> Tylermon Actually I disagree with you but there is no need to debate the issue.
Then add to the discussion. You literally have a thread driven for debate and discussion on the topic. Picking and choosing which views to refute or rather dismiss hardly helps people make a decent decision on Html5 being or not being the right tool for their needs. It is possible I am not aware of some aspect of html5 that you are, or perhaps I know something about html5 that you didnt. I only ask you share your opinions because everyone can benefit and then form their own.
---------Back on the topic of Html5 vs Native----------
One is more than welcome to develop IOS apps in xcode, and then rewrite the same app for android, and write it again for windows. But most developers don't have that amount of time.
Html5 has a huge advantage of being written once and working on every device. For near native app performance simply use a wrapper and make a hybrid app platform specific.
Is Html5 perfect for every situation? Absolutely not. When you cross a line into needing high security and high performance. Native code is your best option...at least for now. And some platform specific features are not available from html5 based apps(yet).
But if getting to a market quickly and cost effectively for near native-like performance is what one desires. Html5+wrapper of choice is perfect.
I do have to say however, if one intends only to publish to lets say the apple store. One market, on only a handful of devices they should be making native apps.
And on the topic of fragmenting.
Html5 does have it pretty hard here. There are many browsers to consider, and each offer more or less functionality than the other. This is often a challenge with Mobile web apps. However, wrappers help negate some of those issues.

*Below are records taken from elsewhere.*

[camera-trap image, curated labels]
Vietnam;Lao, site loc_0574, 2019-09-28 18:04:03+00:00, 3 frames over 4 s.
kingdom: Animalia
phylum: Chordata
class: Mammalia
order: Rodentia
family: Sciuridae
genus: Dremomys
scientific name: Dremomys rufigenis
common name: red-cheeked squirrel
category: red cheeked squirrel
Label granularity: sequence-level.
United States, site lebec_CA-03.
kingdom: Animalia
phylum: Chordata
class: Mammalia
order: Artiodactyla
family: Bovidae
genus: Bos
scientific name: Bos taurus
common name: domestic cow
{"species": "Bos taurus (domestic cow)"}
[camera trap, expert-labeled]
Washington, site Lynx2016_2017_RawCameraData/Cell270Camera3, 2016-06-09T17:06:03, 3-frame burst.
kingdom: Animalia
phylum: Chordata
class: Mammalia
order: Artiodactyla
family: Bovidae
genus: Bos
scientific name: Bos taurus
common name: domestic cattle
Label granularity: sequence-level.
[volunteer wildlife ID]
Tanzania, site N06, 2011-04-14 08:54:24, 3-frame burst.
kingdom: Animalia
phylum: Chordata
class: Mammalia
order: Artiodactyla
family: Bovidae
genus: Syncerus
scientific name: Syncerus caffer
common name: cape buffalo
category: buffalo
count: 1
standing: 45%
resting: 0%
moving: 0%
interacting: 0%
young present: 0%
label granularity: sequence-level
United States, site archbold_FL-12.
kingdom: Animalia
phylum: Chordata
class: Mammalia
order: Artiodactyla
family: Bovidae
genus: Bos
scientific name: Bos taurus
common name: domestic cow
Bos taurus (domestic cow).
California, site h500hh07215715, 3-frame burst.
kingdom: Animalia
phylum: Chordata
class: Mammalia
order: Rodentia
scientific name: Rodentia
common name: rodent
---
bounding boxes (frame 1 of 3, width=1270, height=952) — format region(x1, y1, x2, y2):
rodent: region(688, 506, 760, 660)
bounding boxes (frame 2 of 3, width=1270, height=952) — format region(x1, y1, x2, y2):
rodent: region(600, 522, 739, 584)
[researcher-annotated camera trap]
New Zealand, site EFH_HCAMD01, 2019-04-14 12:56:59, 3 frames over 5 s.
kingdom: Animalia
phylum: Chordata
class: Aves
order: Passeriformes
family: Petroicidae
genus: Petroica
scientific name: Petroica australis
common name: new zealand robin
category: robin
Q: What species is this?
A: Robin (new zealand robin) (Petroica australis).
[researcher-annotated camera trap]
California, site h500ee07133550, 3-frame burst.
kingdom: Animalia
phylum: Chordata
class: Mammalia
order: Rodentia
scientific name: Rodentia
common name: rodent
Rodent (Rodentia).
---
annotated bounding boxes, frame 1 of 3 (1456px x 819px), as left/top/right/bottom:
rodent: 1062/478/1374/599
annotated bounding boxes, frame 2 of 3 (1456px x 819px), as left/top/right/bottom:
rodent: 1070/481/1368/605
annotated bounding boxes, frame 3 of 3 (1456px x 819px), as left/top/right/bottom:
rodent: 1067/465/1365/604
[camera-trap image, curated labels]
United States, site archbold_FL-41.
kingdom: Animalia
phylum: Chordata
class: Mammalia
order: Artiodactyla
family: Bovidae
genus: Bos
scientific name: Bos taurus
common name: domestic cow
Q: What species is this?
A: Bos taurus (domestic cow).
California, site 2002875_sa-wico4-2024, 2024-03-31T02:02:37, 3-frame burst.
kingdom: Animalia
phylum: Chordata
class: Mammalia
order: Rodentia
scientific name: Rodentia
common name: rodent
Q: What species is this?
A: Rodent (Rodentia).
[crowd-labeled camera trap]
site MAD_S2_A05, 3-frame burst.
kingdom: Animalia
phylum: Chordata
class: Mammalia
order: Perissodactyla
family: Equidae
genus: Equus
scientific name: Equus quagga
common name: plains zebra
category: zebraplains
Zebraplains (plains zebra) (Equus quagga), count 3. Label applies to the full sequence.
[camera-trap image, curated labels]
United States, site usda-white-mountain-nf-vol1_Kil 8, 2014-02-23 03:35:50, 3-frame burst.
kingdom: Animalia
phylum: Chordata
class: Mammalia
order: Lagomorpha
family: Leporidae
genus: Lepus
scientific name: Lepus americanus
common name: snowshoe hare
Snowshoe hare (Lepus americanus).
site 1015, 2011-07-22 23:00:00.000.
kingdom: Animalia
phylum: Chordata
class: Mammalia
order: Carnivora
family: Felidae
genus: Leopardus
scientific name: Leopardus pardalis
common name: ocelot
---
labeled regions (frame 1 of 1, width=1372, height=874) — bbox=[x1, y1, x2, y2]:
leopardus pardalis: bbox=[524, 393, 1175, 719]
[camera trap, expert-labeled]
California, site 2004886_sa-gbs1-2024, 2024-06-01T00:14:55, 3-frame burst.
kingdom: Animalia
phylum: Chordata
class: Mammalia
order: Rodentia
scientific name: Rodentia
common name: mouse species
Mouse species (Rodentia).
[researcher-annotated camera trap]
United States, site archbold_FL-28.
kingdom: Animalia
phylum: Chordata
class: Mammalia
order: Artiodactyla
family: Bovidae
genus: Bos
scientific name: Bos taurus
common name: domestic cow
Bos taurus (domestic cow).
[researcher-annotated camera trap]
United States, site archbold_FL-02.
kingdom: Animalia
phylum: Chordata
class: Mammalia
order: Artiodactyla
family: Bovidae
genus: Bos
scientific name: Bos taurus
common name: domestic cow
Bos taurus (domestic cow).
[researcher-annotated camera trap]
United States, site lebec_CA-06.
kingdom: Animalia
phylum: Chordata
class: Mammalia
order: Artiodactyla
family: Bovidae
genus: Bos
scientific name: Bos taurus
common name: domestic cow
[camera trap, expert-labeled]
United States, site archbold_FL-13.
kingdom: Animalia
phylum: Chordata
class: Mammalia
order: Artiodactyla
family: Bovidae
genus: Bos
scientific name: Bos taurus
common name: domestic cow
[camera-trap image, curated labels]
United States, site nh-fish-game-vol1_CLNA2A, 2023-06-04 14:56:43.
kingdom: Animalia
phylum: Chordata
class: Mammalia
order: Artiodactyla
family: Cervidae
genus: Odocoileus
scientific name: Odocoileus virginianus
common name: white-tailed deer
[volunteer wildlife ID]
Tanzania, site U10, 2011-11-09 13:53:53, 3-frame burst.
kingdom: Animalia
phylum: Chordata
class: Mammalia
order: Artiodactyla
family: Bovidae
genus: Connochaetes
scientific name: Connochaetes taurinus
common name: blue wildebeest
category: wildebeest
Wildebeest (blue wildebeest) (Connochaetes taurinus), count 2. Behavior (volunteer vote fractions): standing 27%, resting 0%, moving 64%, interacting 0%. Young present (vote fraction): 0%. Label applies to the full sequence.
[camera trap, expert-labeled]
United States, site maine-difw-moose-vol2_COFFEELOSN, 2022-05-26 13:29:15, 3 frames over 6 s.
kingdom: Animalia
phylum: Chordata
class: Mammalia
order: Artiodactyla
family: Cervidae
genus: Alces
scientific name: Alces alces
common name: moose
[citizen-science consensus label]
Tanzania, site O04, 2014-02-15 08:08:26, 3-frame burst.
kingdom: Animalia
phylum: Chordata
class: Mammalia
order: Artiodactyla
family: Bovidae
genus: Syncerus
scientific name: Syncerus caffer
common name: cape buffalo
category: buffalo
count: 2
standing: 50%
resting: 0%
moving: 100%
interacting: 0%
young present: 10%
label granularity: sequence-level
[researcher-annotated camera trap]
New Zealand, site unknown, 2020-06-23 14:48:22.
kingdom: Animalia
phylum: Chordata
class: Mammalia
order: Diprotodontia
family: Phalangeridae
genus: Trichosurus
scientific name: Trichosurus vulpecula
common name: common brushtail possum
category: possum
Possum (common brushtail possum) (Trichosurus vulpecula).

That does not go without saying that native apps don't have to worry about fragmentation. Just think of how many IOS versions are out there. Each version needing to be maintained. This goes for android and windows as well.
I still have to say fragmenting and these browser and device differences is the hardest part about Html5 development.
In the end it really comes down to personal needs. I wouldn't say "HTML5 is NOT [the] right tool to make mobile games". I might say 'Html5 is NOT the BEST tool to make mobile games' But I would say 'Html5 IS the BEST tool to make cross platform games'.
I'm sorry, name of this title is limited by characters, I would have written as "HTML5 is NOT the right tool to make complex mobile games" and got an error due to character limit on this forum, then I had no choice and I left this name as simple of this current thread title.
Yes, we know HTML5 does like write once and run anywhere IF some browsers support, it's much like Java vm.
You was right about native, isn't designed for cross-platfrom that we have to write objective-c for iOS devices, then rewrite Java for android and rewrite C# for windows phone, it's big waste of time. That's why HTML5 is best option for cross platform but it has the worst enemy is performance.
The experience about Facebook tried to create own mobile app using HTML5 and they noticed it was terrible mistake due to lack of features, no information about performance but they mentioned about quality, then they decided to write own native app for each platform such as android and ios.
However, I believe the future of HTML5, the problem is we have to wait longer than we expected.
You know why a lot of C2 users post here about mobile performance... frequently
I'm trying to tell simple games would work for mobile devices, otherwise complex game is risky and not ideal.